Despite these pressures, the Q1 2026 Canadian Small Business Health Index showed positive momentum, rising to 100.9. This represents a 2.3 per cent quarterly increase and a 1.5 per cent gain year-over-year. The rebound is heavily supported by improving future expectations, with small business economic sentiment jumping 6.5 per cent quarter-over-quarter.

Rising Delinquencies and Credit Stress

The national 60+ day delinquency rate for financial trades rose 11.37 per cent year-over-year to 3.83 per cent in Q1 2026. Conversely, the 60+ day delinquency rate for industrial trades fell 26.15 per cent year-over-year to 4.32 per cent. Financial trades track missed payments on bank loans, business credit cards, and lines of credit, while industrial trades measure payments to suppliers and trade partners.

"Many businesses seem to be protecting the day-to-day supplier relationships needed to keep operating, while also managing bank debt, longer-term loans, and other lender obligations," said Jeff Brown, Head of Commercial Solutions at Equifax Canada. "Businesses are cutting back on credit cards and lines of credit, but late payments to banks and lenders are still rising."

Shift in Credit Usage

Canadian businesses reduced their use of short-term credit in Q1. Total line of credit balances fell 21.3 per cent year-over-year to $1.55 billion, while business credit card balances declined 17.2 per cent to $5.54 billion.
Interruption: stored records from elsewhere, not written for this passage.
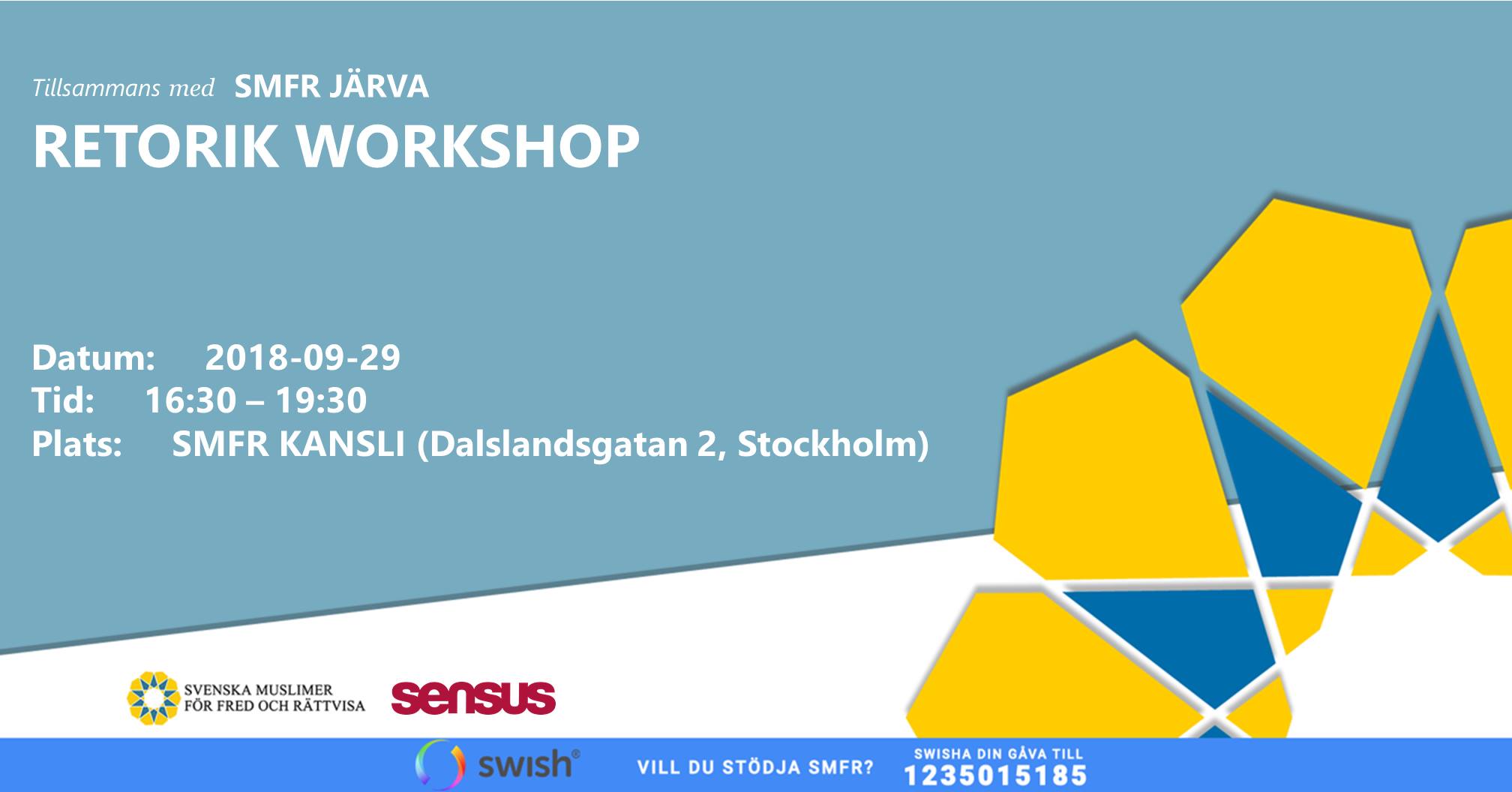 Tillsammans med SMFR JÄRVA

RETORIK WORKSHOP

Datum: 2018-09-29
Tid: 16:30 – 19:30
Plats: SMFR KANSLI (Dalslandsgatan 2, Stockholm)

SVENSKA MUSLIMER FÖR FRED OCH RÄTTVISA

sensus

swish®

VILL DU STÖDJA SMFR?

SWISHA DIN GÅVA TILL
1235015185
At the same time, average instalment loan debt increased three per cent year-over-year to $129,421. This shift suggests businesses are moving away from revolving credit and relying more on structured borrowing.

Debt pressure is concentrated among higher-risk businesses. Those in the highest-risk tier saw debt levels increase 35.8 per cent year-over-year, carrying an average debt load of $108,138 per business. This figure is up 32.2 per cent year-over-year and nearly double the debt load of any other risk category.

Provincial Delinquency Rates

Ontario recorded the highest financial trade delinquency rate in the country at 4.22 per cent, up 13.93 per cent year-over-year. In Western Canada, Alberta's financial trade delinquency rate was 3.72 per cent, up 6.71 per cent, while British Columbia reached 3.32 per cent, up 12.94 per cent. Atlantic Canada saw sharp increases, with Prince Edward Island financial trade delinquencies rising 21.60 per cent and Nova Scotia increasing 19.26 per cent.

Province Financial Trades Delinquency Rate (Q1 2026) Financial Trades Change (YoY) Industrial Trades Delinquency Rate (Q1 2026) Industrial Trades Change (YoY)
Ontario 4.22% 13.93% 4.31% -25.56%
Quebec 3.60% 3.20% 3.41% -25.88%
Nova Scotia 2.94% 19.26% 4.65% -27.50%
New Brunswick 2.98% 5.69% 3.70% -23.31%
PEI 2.88% 21.60% 2.91% -36.11%
Newfoundland 3.09% 14.00% 3.78% -25.20%
Eastern Region 2.98% 13.96% 4.02% -26.88%
Alberta 3.72% 6.71% 5.34% -27.78%
Manitoba 3.50% 12.97% 3.87% -16.25%
Saskatchewan 3.10% 11.02% 5.33% -20.88%
British Columbia 3.32% 12.94% 5.00% -26.39%
Western Region 3.49% 10.07% 5.03% -25.36%
Canada 3.83% 11.37% 4.32% -26.15%

Will the decline in young businesses persist if interest rates remain elevated, potentially leading to a long-term reduction in Canadian market competition?

Can the current positive sentiment among small businesses be sustained if financial trade delinquencies continue to rise?

How will the shift from revolving credit to installment loans impact the liquidity and operational flexibility of Canadian businesses in the coming quarters?